Musical instruments in the Cantigas de Santa Maria

During the 12th and the 13th centuries, throughout the Christian world, flourished the cult of the Virgin Mary. Men saw her as an intermediary between the common people and God, her Son, and as a symbol of absolute love and immaculate service to a feminine idea. People were inclined to ask the Virgin to plead their cases with God, and large numbers of songs were devoted to her, singing her praise and recounting the miracles that she performed in aid of the pious and the clean of heart. There are many collections of these songs in Italian, French and Latin, but the largest one is the Cantigas de Santa Maria, compiled between 1260 and 1280 by Alfonso X, El Sabio (The Wise) “King of Castilla, Toledo, Leon, Galicia, Sevilla, Cordoba, Murcia, Jaen and the Algarbe”
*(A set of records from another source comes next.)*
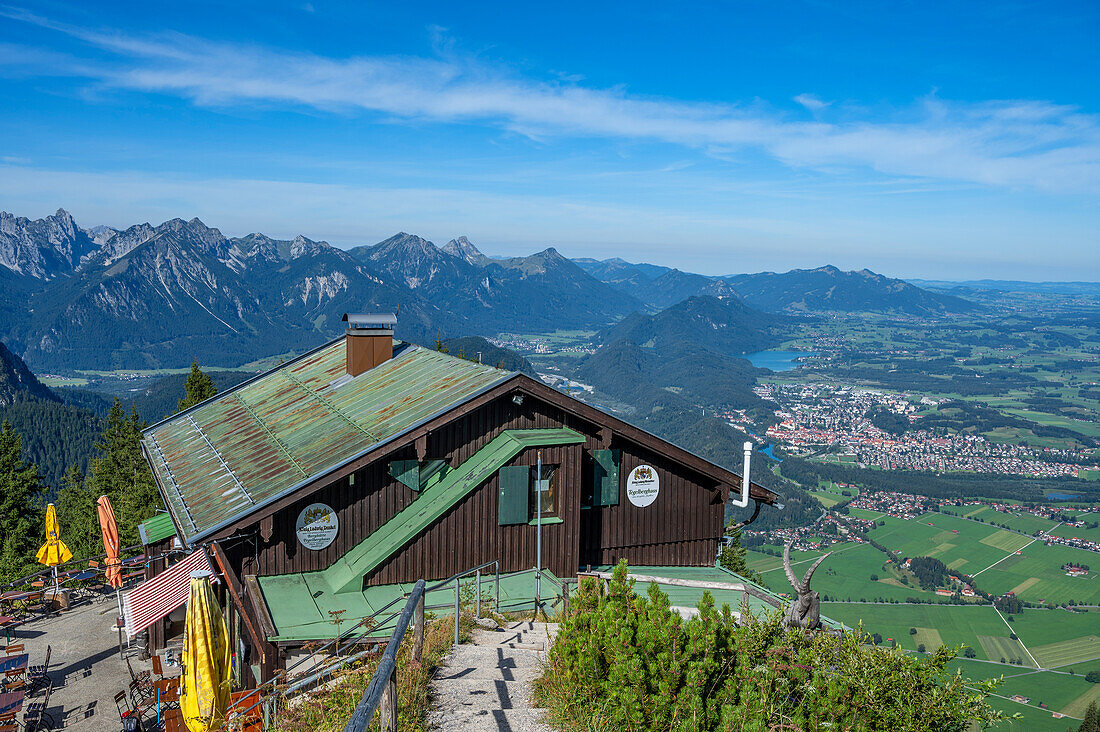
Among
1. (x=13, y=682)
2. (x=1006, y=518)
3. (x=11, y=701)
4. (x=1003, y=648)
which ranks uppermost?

There are some 426 cantigas contained in four manuscripts, of which three are in Spain (two in the monastery of Escorial and one in Madrid) and one in Florence. The two most important are the Escorial manuscripts. One contains 401 cantigas with their music and a series of richly illuminated miniatures of musicians holding instruments, giving us a first-hand clue of the instrumentation used in their performance. The variety of instruments is impressive. All types of stringed instruments, bowed (fidulas and rebab or rebec) or plucked (citterns or guitars, mandolas, lutes, psalteries or zithers and harps ), wind instruments (shawms and double shawms, bladder pipes, transverse flutes, pipes or recorders, trumpets, horns or trombas, bagpipes), percussion (drums and tabors, clappers or castanets, cymbals, chime bells) and even portative organ and organistrum or symphonia. Also, the miniatures seem to provide indispensable evidence that the Cantigas were sung by one or more voices variously accompanied by one, two or a group of instruments and sometimes by dancers (thanks to Leda Filippopoulou).